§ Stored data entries
* * * * * * * * *

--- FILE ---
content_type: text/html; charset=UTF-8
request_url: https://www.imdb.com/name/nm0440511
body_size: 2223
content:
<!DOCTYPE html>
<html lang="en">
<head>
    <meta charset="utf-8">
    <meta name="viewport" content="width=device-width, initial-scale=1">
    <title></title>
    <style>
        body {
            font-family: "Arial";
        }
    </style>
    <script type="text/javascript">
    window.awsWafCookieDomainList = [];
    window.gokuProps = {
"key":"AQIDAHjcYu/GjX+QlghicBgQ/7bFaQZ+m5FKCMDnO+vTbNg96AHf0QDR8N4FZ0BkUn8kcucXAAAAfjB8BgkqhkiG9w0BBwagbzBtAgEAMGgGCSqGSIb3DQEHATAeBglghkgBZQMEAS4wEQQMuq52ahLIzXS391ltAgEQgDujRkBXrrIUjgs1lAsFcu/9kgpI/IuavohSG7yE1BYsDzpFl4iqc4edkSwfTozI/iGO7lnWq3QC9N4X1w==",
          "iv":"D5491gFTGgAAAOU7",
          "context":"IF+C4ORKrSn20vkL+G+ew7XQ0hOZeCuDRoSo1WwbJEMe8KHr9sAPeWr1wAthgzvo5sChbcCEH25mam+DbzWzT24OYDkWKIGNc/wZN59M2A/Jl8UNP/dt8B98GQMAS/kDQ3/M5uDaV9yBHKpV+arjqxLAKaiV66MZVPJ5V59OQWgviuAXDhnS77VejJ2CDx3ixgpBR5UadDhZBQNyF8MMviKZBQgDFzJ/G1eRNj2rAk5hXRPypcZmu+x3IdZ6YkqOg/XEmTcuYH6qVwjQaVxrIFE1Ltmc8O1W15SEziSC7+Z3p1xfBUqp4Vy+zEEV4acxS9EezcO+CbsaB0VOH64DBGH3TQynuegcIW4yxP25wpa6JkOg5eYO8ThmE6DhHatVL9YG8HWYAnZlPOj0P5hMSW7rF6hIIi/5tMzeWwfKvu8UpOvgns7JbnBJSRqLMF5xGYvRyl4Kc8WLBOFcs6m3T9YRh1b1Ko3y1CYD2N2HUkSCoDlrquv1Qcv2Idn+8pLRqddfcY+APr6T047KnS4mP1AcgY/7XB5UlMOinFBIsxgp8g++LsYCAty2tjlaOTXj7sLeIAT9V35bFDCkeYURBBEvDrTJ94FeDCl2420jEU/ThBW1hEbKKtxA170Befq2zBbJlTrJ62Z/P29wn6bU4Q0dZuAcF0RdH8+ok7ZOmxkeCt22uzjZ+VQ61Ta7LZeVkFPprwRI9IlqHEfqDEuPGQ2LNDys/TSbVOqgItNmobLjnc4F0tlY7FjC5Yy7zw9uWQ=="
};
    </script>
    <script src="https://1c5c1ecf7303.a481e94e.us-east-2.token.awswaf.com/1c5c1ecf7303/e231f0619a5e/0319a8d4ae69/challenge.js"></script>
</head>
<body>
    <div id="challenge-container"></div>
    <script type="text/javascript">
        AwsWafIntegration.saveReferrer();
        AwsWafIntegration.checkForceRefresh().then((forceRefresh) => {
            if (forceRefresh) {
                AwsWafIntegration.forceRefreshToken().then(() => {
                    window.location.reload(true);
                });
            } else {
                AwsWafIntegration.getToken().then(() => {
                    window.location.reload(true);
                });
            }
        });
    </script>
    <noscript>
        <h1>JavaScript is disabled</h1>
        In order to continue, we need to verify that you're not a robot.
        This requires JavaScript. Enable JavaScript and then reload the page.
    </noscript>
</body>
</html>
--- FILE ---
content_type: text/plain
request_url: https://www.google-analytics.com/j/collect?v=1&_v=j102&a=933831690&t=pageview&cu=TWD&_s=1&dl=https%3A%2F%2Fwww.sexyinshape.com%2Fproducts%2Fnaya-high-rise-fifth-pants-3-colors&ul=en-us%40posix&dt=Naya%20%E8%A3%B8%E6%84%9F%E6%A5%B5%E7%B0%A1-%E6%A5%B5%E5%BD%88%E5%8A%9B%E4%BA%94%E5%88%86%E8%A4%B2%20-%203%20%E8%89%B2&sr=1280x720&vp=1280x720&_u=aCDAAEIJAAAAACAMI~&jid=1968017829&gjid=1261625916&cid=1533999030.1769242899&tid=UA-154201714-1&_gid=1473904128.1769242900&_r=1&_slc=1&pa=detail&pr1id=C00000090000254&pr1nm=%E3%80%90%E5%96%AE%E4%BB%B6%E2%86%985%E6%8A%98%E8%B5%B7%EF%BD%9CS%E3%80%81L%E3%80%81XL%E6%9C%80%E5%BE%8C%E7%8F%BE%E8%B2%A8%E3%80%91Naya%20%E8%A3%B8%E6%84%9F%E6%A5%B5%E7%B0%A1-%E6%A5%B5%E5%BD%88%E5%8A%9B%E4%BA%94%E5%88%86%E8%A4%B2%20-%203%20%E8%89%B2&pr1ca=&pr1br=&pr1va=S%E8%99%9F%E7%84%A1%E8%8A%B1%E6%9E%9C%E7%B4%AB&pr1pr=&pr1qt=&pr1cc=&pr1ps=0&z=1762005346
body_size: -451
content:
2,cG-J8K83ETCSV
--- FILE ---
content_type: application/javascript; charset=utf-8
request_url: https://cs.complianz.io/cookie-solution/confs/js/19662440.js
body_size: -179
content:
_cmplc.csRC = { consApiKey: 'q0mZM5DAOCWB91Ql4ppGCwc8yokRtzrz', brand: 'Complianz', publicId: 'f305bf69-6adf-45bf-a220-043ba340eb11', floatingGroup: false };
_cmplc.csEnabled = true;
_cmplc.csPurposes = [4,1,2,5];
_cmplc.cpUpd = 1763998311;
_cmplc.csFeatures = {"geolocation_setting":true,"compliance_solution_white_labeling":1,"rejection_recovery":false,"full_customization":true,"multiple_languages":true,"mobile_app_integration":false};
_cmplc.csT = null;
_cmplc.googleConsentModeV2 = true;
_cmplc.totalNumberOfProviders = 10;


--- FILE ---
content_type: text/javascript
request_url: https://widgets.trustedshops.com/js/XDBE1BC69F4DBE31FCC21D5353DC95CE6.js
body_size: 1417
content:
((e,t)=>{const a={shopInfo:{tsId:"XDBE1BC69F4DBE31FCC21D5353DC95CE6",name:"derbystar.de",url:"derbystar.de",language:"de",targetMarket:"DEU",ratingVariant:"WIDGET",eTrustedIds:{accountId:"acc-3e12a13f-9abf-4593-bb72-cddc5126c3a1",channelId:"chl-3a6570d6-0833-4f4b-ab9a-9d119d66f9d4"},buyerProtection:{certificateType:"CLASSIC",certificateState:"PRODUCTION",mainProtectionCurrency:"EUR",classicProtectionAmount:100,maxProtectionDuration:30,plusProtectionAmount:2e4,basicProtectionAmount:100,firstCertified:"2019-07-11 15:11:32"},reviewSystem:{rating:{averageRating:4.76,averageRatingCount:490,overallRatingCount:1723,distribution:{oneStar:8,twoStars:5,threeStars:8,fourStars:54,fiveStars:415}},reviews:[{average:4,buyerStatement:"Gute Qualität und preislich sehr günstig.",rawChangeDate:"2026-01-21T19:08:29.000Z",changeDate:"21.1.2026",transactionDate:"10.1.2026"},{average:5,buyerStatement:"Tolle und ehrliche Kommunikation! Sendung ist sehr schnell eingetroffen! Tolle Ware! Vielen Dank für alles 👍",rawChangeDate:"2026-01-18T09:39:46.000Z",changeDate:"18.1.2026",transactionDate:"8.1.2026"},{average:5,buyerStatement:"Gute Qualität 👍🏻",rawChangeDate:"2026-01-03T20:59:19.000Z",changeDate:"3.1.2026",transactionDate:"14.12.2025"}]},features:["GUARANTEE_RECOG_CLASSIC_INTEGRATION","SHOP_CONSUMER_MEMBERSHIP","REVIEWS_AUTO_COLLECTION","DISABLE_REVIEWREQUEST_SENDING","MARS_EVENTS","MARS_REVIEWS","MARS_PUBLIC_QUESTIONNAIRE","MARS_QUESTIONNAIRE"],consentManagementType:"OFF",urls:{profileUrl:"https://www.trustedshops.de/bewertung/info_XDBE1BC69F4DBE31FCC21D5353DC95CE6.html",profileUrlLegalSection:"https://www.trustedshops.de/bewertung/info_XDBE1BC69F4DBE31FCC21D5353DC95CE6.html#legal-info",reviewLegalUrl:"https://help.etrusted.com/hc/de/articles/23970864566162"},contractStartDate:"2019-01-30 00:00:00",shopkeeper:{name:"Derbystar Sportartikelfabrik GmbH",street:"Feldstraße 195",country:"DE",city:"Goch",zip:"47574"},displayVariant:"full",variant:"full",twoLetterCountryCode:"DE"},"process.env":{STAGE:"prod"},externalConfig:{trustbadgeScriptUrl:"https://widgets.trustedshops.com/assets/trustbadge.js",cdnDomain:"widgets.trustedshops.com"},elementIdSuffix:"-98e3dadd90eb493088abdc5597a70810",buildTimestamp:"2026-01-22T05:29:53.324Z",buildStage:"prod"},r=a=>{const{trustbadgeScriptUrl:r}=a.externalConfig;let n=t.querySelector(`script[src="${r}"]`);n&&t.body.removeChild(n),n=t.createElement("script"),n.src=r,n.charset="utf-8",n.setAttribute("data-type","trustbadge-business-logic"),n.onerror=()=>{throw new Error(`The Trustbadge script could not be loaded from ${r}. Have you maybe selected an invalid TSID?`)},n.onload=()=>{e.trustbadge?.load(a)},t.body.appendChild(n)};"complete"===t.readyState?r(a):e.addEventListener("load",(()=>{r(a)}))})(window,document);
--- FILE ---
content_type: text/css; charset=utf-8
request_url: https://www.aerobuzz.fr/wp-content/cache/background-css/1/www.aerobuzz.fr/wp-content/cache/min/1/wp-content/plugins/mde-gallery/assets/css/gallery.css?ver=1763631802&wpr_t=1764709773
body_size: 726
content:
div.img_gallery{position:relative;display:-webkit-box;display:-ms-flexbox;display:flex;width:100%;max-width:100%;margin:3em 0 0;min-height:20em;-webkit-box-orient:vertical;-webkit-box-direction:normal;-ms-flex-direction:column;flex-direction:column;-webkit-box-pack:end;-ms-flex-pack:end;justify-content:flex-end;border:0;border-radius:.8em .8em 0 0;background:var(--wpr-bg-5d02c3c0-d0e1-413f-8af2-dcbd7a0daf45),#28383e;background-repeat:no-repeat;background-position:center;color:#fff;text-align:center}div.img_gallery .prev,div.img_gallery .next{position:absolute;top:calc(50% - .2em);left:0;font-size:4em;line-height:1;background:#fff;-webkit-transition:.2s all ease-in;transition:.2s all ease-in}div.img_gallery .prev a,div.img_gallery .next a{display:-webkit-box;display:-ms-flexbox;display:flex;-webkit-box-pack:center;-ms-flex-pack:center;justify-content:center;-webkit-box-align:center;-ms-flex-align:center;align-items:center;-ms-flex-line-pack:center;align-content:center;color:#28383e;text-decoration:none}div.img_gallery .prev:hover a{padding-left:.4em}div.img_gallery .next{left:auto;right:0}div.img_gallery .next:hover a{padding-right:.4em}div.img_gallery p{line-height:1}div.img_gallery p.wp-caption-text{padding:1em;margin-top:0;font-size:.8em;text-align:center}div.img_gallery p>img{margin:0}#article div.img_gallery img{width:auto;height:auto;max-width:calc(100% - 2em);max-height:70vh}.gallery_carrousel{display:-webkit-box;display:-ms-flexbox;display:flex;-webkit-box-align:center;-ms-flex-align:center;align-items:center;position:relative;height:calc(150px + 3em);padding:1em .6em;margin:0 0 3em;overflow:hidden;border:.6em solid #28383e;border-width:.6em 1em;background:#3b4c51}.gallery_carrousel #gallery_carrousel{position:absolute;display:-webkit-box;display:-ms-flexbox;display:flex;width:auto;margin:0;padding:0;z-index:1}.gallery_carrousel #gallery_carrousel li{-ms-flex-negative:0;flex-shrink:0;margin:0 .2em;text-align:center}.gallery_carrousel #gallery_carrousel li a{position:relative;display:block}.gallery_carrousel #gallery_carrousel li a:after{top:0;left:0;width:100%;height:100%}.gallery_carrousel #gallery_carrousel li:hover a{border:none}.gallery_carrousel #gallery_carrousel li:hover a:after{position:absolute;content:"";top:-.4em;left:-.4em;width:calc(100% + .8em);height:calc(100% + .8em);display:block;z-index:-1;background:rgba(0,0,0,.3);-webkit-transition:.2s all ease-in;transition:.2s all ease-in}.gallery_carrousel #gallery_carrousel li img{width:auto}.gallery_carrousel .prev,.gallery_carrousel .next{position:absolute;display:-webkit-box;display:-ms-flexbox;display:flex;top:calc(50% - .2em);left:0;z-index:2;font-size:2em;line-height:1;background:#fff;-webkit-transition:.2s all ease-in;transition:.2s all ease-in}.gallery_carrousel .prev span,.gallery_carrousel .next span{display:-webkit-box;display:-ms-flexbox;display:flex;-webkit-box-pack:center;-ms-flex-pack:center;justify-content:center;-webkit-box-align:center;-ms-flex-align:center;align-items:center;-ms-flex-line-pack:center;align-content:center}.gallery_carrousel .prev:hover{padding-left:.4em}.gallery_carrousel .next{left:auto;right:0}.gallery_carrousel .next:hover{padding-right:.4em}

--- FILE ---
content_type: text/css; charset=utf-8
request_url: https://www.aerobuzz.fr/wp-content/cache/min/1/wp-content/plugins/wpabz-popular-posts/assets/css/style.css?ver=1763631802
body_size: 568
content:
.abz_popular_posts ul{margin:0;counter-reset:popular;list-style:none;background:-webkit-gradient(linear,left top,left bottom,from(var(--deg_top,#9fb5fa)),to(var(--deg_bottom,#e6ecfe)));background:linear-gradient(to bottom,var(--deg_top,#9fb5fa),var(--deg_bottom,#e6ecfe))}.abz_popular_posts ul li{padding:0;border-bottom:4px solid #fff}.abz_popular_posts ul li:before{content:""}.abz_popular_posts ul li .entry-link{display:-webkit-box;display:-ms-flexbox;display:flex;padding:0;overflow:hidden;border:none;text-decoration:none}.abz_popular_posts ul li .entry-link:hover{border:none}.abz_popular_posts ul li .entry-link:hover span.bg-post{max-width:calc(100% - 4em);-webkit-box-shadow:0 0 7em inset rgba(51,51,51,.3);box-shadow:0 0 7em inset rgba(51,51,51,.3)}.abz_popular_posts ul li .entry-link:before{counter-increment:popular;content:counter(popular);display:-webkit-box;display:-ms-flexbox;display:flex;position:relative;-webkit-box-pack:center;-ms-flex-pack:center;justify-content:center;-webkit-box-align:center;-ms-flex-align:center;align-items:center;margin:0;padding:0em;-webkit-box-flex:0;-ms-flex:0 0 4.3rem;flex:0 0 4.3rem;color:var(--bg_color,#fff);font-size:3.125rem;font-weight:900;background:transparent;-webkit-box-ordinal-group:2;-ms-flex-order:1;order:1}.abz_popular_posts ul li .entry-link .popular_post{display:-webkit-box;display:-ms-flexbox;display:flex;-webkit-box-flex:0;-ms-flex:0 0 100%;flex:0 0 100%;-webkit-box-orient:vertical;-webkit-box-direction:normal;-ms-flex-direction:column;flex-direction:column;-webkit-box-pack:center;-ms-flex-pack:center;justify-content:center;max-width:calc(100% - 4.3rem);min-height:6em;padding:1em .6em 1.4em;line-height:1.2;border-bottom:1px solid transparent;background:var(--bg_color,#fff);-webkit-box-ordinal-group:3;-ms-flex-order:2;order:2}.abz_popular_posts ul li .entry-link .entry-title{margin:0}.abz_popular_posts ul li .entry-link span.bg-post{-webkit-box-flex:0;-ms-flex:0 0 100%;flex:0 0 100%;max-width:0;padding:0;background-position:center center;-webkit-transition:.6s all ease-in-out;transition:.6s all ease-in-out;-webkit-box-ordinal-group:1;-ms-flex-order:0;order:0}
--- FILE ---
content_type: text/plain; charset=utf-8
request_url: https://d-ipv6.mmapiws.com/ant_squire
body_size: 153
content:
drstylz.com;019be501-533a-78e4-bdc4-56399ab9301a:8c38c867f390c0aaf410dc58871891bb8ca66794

* * * * * * * * *

§ Task statement
Answer with the number alone: how many lines in the records include the word "meta"?

§ Result below
2